_RECORDS TO PROCESS:_
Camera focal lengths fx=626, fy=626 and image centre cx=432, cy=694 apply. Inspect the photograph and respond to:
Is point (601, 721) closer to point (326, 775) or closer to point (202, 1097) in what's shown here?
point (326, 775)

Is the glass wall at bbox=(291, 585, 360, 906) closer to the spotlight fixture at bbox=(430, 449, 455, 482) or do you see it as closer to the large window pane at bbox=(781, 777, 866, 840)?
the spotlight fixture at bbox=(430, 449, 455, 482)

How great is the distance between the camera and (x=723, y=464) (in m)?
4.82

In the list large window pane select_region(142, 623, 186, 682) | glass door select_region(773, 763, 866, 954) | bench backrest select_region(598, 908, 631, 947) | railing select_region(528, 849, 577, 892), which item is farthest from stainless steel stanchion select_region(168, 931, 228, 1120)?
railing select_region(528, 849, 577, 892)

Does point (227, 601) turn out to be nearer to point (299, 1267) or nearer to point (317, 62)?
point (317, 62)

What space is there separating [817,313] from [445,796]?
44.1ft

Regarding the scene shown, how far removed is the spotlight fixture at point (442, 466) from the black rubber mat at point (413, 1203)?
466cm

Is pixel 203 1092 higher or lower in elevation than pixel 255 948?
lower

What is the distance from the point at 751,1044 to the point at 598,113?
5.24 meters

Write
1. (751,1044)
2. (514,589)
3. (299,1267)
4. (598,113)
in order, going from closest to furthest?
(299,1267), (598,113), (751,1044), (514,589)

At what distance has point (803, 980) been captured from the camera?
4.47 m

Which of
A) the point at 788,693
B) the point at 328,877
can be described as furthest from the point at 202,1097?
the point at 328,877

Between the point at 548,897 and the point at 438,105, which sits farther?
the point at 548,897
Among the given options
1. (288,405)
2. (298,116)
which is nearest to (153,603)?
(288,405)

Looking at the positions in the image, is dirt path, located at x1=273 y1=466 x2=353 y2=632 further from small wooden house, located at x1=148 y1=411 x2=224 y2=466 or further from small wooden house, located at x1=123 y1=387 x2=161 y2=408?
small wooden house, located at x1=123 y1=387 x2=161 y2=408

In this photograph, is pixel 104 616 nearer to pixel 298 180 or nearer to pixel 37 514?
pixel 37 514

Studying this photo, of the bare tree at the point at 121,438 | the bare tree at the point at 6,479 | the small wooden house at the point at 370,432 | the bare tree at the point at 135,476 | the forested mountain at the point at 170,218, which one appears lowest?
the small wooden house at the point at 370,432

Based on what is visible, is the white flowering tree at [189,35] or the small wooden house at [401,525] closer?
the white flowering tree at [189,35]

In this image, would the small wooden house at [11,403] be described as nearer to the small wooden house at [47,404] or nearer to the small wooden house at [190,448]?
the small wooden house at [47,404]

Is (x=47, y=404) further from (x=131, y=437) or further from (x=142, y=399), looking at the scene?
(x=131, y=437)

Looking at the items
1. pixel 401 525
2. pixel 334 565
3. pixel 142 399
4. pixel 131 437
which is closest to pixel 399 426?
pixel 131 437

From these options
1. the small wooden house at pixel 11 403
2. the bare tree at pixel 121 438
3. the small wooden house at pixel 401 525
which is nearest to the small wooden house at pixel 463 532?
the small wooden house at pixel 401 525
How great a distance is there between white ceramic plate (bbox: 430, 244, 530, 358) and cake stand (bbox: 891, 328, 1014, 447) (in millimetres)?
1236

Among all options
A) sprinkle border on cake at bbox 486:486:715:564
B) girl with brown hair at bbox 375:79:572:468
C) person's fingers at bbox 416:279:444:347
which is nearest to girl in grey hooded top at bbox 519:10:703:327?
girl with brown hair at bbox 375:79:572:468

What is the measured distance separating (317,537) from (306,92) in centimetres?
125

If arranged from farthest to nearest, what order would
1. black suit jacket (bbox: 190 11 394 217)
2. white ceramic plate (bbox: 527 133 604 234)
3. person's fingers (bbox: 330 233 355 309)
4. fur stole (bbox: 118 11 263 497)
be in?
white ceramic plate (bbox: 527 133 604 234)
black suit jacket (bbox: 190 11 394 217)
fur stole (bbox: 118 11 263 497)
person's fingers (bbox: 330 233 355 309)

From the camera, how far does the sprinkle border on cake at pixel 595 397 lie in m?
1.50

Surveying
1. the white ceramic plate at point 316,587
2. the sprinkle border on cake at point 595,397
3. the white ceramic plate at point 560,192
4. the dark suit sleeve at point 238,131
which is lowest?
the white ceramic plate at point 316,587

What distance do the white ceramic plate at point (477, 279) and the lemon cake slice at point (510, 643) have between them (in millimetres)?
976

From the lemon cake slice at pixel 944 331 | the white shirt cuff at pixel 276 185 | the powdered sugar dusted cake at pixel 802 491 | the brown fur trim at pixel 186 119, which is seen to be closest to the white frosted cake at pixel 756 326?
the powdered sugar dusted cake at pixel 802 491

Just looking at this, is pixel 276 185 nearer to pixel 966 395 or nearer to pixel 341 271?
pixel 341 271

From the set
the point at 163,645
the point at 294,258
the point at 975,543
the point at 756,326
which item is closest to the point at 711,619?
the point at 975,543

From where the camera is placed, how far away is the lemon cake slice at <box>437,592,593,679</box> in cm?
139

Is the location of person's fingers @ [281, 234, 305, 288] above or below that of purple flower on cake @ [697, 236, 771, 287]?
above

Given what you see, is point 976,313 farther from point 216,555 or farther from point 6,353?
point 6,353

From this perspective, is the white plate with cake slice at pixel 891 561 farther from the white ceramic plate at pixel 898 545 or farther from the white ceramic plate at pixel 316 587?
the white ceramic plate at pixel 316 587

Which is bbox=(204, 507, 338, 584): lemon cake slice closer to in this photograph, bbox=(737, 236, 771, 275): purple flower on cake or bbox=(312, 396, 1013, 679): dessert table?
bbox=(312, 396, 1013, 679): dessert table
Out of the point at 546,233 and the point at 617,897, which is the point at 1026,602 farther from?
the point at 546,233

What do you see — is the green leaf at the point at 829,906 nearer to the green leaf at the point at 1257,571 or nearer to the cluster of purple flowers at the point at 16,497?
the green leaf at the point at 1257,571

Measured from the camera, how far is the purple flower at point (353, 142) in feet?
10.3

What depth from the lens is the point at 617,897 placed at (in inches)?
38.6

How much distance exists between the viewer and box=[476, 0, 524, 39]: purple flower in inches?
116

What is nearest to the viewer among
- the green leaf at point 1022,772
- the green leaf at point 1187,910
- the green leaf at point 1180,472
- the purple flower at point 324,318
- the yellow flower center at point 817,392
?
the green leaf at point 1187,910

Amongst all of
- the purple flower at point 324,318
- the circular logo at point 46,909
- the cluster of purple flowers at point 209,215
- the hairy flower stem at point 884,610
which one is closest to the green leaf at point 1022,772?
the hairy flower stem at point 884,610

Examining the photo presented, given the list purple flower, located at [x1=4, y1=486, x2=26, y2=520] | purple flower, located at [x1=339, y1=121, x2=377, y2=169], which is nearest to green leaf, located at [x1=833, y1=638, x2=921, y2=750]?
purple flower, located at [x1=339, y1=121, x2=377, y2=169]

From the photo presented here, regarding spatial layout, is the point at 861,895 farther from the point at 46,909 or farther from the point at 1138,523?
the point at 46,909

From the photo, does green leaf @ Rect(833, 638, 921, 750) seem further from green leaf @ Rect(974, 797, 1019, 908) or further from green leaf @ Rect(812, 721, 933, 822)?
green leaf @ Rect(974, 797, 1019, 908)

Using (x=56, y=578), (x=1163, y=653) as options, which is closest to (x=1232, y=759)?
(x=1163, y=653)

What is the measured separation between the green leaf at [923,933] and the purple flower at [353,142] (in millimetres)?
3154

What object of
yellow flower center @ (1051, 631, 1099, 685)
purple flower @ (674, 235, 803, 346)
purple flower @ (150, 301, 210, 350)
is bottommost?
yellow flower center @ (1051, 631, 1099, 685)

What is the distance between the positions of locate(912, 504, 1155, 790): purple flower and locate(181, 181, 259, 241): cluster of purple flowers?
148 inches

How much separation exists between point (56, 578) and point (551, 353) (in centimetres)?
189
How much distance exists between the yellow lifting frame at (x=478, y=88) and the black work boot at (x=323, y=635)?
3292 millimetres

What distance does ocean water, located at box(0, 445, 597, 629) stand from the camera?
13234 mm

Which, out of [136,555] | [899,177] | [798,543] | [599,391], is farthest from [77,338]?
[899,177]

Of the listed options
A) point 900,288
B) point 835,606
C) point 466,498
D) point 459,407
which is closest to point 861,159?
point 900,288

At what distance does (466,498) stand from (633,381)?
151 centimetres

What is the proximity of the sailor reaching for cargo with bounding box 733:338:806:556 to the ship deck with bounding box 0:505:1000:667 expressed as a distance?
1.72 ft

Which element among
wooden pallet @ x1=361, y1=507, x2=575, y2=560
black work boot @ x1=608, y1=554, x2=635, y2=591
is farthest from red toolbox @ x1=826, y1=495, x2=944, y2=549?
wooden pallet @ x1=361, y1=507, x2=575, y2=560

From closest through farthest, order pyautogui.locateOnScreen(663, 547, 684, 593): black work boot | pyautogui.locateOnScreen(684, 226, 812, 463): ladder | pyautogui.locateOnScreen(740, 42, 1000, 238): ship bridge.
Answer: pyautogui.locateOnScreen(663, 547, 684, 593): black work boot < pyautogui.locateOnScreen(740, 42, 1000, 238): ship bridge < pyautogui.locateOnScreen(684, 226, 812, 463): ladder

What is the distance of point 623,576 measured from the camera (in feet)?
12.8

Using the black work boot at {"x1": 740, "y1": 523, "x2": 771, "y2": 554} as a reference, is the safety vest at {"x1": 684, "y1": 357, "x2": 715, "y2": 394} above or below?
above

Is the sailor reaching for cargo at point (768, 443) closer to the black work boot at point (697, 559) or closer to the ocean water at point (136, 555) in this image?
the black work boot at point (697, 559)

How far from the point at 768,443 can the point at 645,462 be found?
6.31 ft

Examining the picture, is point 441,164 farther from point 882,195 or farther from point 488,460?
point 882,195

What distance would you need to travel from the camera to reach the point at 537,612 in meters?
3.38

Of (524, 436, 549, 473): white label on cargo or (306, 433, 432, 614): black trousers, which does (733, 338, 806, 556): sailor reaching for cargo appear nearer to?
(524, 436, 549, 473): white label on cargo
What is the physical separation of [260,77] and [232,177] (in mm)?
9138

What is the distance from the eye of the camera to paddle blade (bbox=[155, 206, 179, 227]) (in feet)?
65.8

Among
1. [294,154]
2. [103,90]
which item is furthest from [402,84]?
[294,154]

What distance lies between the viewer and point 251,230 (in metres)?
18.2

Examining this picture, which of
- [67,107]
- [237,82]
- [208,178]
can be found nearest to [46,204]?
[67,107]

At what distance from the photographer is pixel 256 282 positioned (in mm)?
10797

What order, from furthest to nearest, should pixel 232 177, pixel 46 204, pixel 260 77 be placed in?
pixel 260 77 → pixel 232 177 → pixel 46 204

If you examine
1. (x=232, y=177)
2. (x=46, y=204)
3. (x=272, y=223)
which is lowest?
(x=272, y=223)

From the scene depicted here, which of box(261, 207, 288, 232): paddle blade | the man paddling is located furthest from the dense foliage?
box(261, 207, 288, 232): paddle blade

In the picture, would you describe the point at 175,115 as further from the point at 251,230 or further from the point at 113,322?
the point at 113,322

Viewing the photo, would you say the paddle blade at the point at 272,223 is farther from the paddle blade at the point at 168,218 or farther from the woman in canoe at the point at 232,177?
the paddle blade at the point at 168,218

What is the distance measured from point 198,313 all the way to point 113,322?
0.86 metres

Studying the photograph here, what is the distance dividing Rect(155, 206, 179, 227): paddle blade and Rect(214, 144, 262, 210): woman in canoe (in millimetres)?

_WRITTEN EXERCISE:_ Output the line that contains "Of (524, 436, 549, 473): white", followed by every later line in the listing, with no line omitted and none added.

_SOLUTION TO THE EXERCISE:_
Of (524, 436, 549, 473): white label on cargo or (306, 433, 432, 614): black trousers, which does (733, 338, 806, 556): sailor reaching for cargo appear nearer to?
(524, 436, 549, 473): white label on cargo
What is the physical separation of [260,77] and [232,177] (in mm)?
9138

What is the distance from the eye of the camera to paddle blade (bbox=[155, 206, 179, 227]) (in feet)?
65.8

Among
1. [294,154]
2. [103,90]
which item is furthest from [402,84]?
[294,154]

What distance lies between the viewer and point 251,230 (in metres)?
18.2

Examining this picture, which of
- [67,107]
- [237,82]
- [208,178]
can be found nearest to [46,204]?
[67,107]

At what distance from the photographer is pixel 256 282 positioned (in mm)?
10797

What order, from furthest to nearest, should pixel 232 177, pixel 46 204, pixel 260 77 be placed in?
pixel 260 77 → pixel 232 177 → pixel 46 204

If you examine
1. (x=232, y=177)
2. (x=46, y=204)
3. (x=272, y=223)
which is lowest?
(x=272, y=223)

From the scene depicted here, which of box(261, 207, 288, 232): paddle blade | the man paddling is located furthest from the dense foliage?
box(261, 207, 288, 232): paddle blade

In the picture, would you describe the point at 175,115 as further from the point at 251,230 or further from the point at 113,322?
the point at 113,322

Viewing the photo, would you say the paddle blade at the point at 272,223 is farther from the paddle blade at the point at 168,218 or farther from the woman in canoe at the point at 232,177?
the paddle blade at the point at 168,218

What is the distance measured from point 198,313 all the way to point 113,322?
0.86 metres

Studying the photograph here, what is the distance dividing Rect(155, 206, 179, 227): paddle blade and Rect(214, 144, 262, 210): woman in canoe (in millimetres)?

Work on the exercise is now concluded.